Here is the entire devotional from that day (taken from A Daily Light on the Daily Path, compiled by Samuel Bagster):

Let your requests be made known to God.

“Abba, Father, all things are possible for you. Remove this cup from me. Yet not what I will, but what you will.”—A thorn was given me in the flesh. . . . Three times I pleaded with the Lord about this, that it should leave me. But he said to me, “My grace is sufficient for you, for my power is made perfect in weakness.” Therefore I will boast all the more gladly of my weaknesses.

I pour out my complaint before him; I tell my trouble before him.—Hannah . . . was deeply distressed and prayed to the Lord and wept bitterly. And she vowed a vow and said, “O Lord of hosts, if you will indeed look on the affliction of your servant and . . . will give to your servant a son, then I will give him to the Lord all the days of his life.” . . . and the Lord remembered her.—We do not know what we ought to pray for–He shall choose our inheritance for us.

(References: Philippians 4:6; Mark 14:36; 2 Corinthians 12:7-9; Psalm 142:2; 1 Samuel 1:9-11, 19; Romans 8:26; Psalm 47:4)

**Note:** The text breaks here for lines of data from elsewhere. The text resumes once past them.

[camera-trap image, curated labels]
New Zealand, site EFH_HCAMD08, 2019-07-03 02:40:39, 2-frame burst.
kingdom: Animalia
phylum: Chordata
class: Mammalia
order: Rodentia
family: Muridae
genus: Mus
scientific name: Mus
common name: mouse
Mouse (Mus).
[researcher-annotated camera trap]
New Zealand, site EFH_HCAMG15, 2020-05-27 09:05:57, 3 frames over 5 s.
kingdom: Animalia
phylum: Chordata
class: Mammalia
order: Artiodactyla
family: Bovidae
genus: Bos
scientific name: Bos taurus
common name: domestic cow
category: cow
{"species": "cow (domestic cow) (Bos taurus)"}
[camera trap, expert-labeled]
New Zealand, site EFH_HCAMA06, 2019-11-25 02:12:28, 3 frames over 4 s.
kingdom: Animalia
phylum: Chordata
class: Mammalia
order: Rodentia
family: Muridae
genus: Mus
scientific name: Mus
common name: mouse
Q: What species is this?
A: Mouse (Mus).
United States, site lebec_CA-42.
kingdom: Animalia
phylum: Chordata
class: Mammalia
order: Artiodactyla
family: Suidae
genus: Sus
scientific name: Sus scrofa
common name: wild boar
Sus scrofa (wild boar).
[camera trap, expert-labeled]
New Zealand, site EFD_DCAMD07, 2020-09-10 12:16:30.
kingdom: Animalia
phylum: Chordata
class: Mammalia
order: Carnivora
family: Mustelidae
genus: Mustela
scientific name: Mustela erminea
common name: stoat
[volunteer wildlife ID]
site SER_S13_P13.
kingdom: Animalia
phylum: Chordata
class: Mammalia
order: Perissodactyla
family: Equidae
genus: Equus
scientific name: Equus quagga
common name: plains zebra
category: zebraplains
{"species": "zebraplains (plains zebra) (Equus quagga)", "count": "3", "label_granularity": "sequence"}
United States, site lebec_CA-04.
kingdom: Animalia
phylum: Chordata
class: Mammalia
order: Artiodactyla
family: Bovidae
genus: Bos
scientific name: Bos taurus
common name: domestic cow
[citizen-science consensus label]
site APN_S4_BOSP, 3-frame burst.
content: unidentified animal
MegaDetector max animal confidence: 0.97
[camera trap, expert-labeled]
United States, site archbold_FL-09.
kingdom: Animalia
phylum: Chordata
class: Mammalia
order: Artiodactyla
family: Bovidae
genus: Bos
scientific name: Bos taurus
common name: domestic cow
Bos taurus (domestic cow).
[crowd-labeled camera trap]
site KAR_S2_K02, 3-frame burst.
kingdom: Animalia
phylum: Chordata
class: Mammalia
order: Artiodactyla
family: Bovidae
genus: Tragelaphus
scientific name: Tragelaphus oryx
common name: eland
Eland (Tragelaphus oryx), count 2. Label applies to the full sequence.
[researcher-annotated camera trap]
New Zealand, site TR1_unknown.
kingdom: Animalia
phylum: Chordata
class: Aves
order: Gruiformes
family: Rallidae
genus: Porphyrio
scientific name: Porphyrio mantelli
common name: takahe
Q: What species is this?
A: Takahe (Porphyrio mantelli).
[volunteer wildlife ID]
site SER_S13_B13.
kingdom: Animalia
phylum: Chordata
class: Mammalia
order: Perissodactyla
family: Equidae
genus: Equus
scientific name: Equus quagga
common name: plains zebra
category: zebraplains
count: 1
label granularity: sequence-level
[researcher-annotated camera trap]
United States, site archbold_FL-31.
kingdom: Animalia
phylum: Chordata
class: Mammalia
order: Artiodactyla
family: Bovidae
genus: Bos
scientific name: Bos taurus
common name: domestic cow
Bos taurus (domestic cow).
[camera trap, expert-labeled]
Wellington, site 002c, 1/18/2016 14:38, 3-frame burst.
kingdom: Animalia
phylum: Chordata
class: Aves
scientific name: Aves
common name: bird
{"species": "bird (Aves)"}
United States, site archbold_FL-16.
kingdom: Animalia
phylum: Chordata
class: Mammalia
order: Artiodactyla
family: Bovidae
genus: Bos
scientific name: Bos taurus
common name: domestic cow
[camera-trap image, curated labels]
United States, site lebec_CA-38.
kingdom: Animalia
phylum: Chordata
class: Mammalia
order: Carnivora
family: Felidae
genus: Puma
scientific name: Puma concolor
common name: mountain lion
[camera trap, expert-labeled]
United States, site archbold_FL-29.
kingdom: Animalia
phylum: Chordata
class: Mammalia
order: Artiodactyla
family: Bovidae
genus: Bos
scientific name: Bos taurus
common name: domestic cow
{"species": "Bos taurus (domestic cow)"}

I could write an entire post about each of these verses.  There is so much truth, so much comfort, and so much of my life in these verses.  That night, it was the last two that stuck out to me.  Part of living a life of faith is trusting that God’s plan is best, letting Him choose, and being willing to surrender our lives to His plan.  That is so difficult when what He allows in our lives involves pain and hardship.  It’s hard when His plan is a diversion from what we long for, dream of and expect.  Many times I have prayed for what I thought was best only to see that God had a different, better plan for me or for those I love.  It’s not always obvious though.  Sometimes I can see God’s purposes and sometimes I can’t.  But whether or not I can see it, whether or not I understand, God’s plan is best.  His plan is best even when the path is wrought with suffering, even when I face bitter disappointment. 

I don’t mean to suggest that God causes the heartache in our lives.  We live in a broken world and we can’t escape the repercussions of that.  God doesn’t always prevent our pain, however, and that can be very hard to swallow.  I have been disappointed with God, angry at Him and confused by Him.  I have questioned Him.  But ultimately, it’s the experience of His love for me and the memory of His great faithfulness that brings me back to the place of trust.  God lives in eternity and I am bound by time.  He sees the big picture; I can only see what’s right in front of me.  He is sovereign and I am finite.

I don’t know why God has not given us another child, but He owes me no explanation.  I know He loves me and I know he has a purpose and a plan for me. That is enough.  Children are an inheritance from the Lord (Psalm 127:3).  They are an allotted portion, a gift, a blessing.  I trust my Savior.  He has chosen our legacy for us.  He has chosen to give us the rich inheritance of one.